• [Aim of the task]:
Wherever the string "Framed" appears in a line of the listing below, report that line.

----

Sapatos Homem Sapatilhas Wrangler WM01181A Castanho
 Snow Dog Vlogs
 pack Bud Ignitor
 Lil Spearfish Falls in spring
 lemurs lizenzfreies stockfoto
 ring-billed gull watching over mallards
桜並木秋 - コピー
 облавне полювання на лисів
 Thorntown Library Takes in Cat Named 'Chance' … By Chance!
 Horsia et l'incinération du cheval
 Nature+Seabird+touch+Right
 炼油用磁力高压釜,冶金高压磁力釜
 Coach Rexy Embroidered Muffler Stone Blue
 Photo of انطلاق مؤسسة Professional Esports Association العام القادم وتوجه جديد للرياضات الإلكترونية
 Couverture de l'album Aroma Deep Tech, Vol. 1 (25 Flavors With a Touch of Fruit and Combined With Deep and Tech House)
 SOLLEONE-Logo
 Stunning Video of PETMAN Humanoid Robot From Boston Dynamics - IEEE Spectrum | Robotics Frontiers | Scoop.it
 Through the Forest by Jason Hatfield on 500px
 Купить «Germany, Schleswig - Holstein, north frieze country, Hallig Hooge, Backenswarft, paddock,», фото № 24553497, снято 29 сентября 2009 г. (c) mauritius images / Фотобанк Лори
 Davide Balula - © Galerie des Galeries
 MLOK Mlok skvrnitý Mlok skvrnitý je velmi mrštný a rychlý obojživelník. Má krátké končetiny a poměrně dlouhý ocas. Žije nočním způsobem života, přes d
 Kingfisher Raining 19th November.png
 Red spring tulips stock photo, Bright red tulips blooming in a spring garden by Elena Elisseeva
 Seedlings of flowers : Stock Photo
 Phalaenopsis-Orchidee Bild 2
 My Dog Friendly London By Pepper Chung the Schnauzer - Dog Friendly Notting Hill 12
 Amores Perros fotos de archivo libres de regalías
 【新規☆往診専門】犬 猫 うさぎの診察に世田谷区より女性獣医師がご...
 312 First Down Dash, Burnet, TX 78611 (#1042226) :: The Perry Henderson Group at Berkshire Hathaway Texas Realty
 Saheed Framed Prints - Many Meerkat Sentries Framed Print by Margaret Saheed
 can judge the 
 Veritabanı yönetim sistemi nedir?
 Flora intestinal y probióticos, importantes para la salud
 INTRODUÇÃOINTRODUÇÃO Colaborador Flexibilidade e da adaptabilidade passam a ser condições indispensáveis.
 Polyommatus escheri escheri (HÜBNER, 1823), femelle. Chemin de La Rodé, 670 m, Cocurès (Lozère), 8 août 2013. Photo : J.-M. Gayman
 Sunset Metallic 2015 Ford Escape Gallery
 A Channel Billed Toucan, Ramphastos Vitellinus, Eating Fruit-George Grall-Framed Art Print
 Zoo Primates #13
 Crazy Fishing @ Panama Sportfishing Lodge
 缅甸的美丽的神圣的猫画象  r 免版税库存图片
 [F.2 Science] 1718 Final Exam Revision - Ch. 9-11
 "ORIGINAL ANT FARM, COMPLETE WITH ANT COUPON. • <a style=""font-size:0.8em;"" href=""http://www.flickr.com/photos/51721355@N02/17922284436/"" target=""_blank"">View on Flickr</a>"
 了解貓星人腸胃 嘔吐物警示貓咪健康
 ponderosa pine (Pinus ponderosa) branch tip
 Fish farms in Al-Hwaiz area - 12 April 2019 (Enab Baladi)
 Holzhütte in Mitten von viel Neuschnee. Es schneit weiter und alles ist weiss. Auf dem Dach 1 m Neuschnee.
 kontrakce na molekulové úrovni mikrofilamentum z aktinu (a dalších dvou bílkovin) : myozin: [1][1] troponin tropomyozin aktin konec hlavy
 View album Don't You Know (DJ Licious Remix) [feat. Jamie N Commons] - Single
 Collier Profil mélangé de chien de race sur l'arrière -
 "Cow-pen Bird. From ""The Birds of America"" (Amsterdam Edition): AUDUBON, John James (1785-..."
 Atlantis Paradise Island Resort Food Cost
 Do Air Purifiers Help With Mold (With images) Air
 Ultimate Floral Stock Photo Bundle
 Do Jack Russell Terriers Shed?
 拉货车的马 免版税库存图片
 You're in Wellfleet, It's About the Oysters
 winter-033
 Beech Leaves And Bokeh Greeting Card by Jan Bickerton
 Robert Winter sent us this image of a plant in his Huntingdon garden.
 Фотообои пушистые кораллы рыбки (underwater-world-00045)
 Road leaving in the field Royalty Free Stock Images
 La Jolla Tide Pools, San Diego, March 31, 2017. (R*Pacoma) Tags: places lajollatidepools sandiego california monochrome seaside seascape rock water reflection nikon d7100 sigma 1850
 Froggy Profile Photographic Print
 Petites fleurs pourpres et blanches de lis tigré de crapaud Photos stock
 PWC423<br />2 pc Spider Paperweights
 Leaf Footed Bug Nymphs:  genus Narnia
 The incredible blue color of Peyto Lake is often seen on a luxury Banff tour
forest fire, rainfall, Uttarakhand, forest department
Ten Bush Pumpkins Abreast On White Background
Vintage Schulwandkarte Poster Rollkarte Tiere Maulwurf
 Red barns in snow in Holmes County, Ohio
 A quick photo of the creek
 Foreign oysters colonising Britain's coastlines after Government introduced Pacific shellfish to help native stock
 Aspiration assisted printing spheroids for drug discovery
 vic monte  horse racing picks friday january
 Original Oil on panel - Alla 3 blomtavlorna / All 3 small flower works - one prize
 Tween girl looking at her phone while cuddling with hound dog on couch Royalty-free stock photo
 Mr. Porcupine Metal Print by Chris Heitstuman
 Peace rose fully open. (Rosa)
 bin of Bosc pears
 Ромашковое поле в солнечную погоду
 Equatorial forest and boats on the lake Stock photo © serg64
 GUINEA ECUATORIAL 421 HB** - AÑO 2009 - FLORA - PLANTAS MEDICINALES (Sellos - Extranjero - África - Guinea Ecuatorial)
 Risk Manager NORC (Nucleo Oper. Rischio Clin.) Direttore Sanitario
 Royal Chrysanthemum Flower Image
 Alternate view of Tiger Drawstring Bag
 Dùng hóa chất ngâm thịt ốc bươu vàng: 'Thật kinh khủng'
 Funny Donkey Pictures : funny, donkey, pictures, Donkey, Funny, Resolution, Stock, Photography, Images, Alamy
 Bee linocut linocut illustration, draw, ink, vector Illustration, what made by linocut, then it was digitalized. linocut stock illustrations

----

• [Solution]:
 Saheed Framed Prints - Many Meerkat Sentries Framed Print by Margaret Saheed
 A Channel Billed Toucan, Ramphastos Vitellinus, Eating Fruit-George Grall-Framed Art Print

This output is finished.